• [Your instructions]:
Format every line of the records below as a Markdown table with the columns "Row" and "Line", numbering each row and omitting blank lines.

[Spatial question entries]
────────────────
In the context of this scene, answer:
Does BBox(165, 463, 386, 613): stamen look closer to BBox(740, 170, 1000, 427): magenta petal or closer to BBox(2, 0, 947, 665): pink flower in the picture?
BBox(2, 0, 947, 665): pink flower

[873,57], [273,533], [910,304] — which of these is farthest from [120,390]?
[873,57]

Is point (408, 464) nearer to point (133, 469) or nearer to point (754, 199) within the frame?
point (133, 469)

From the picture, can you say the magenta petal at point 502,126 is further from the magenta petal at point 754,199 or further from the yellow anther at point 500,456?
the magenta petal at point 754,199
────────────────
• [Task output]:
| Row | Line |
|---|---|
| 1 | In the context of this scene, answer: |
| 2 | Does BBox(165, 463, 386, 613): stamen look closer to BBox(740, 170, 1000, 427): magenta petal or closer to BBox(2, 0, 947, 665): pink flower in the picture? |
| 3 | BBox(2, 0, 947, 665): pink flower |
| 4 | [873,57], [273,533], [910,304] — which of these is farthest from [120,390]? |
| 5 | [873,57] |
| 6 | Is point (408, 464) nearer to point (133, 469) or nearer to point (754, 199) within the frame? |
| 7 | point (133, 469) |
| 8 | From the picture, can you say the magenta petal at point 502,126 is further from the magenta petal at point 754,199 or further from the yellow anther at point 500,456? |
| 9 | the magenta petal at point 754,199 |